Received 2 April 2013; revised 15 May 2013; accepted 26 May 2013

Keywords: Alzheimer’s Disease; Cost; Medicaid; Pharmacotherapy

ABSTRACT

Objectives: Determine predictors of hospitalization and institutionalization in Medicaid populations with Alzheimer’s Disease (AD). Methods: Data were obtained from the Centers for Medicare and Medicaid Services (CMS). Individuals enrolled in Florida, New Jersey, and New York Medicaid programs on January 1, 2004, remained in that program for 1 year and exposed to an AD medication were included. AD diagnosis was based on the ICD-9-CM code 331.0. Outcomes of interest were hospitalization and institutionalization. Multivariate logistic regression models were used to test for the association between outcomes of interest and demographics, resource utilization factors, and type of AD pharmacotherapy exposure. Results: A total of 65,442 individuals qualified for the study. Age was positively and significantly associated with hospitalization (p < 0.001) and institutionalization (p < 0.001). Exposure to memantine was significantly associated with less chance of hospitalization (OR = 0.88; 99% CI: 0.77 - 0.99). Non-Hispanic Blacks were significantly (p < 0.001) more likely to be hospitalized than Non-Hispanic Whites (OR = 1.60; 99% CI: 1.41 - 1.81). Compared to Non-Hispanic Whites, Non-Hispanic Blacks (OR = 0.73; 99% CI: 0.60 - 0.88), Hispanics (OR = 0.36; 99% CI: 0.27 - 0.47), and Non-Hispanic Others (OR = 0.42; 99% CI: 0.21 - 0.82) were significantly less likely to be institutionalized. Individuals prescribed donepezil (OR = 1.29, 99% CI, 1.08 - 1.54) and galantamine (OR = 1.46, 99% CI: 1.19 - 1.79) were significantly more likely to have an institutionalization claim (p < 0.001 for both medications). Residents of New York were significantly more likely to be hospitalized than Florida residents (OR = 1.30; 99% CI: 1.17 - 1.44), whereas New Jersey residents were significantly less likely to be hospitalized (OR = 0.75; 99% CI: 0.66 - 0.85). Finally, compared to Florida residents, residents of New Jersey were significantly more likely to be institutionalized (OR = 4.61; 99% CI: 3.98 - 5.33). Conclusion: Demographics, state of residence and pharmacotherapy exposure were significant predictors of health care service utilization. Further pharmacoeconomic studies in AD medication therapy are warranted.

1. INTRODUCTION

There are approximately 34.3 million individuals worldwide, and as many as 5.3 million Americans who are living with Alzheimer’s Disease (AD) [1]. Currently, AD is the sixth-leading cause of death in the United States and the fifth leading cause of death among those 65 and older worldwide [1]. By 2050, approximately 16 million Americans may have AD [2].

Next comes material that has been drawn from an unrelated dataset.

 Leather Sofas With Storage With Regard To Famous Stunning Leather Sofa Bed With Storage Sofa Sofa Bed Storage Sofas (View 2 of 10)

The worldwide economic burden of Alzheimer’s is substantial, as the annual global societal costs of AD were estimated to be approximately $422 billion (U.S. dollars) in 2009. In the US, payers such as Medicare and Medicaid cover about 70% of the costs of care. Aggregate payments for health care, long-term care and hospice for individuals with Alzheimer’s are projected to increase from $200 billion in 2012 to $1.1 trillion in 2015 [1]. It has been shown that a Medicare beneficiary with AD cost approximately three times more than those without AD ($43,847 versus $13,879, respectively) [1]. The majority of these costs are attributed to annual nursing home care ($17,693 versus $786, respectively) expenses and inpatient hospitalization costs ($9732 versus $3912, respectively) [1].

In addition to direct payments related to AD, substantial indirect nonmedical costs also exist. Over 15 million Americans provide unpaid care for a person with Alzheimer’s. Family members provide approximately 80% of informal care [1]. In 2011, unpaid caregivers provided an estimated 17.4 billion hours of unpaid care, a contribution valued at over $210 billion [1].

Approximately 70% of the more than 5 million Americans with AD will be cared for in nursing homes during the final stage of their illness [1]. In the US, the federal Medicaid program covers nursing home care and other long-term care services in the community for individuals who meet program requirements for level of care, income and assets. The majority of nursing home residents who qualify for Medicaid must spend nearly all of their Social Security income and other monthly income to pay for nursing home care. Currently, approximately 58% of Medicaid spending is allocated to long-term care. Total Medicaid spending for people with AD is projected to be $35.5 billion in 2012 [3]. About half of all Medicaid beneficiaries with AD are nursing home residents. Among nursing home residents with AD, approximately 51% rely on Medicaid to help pay for their long-term care [4].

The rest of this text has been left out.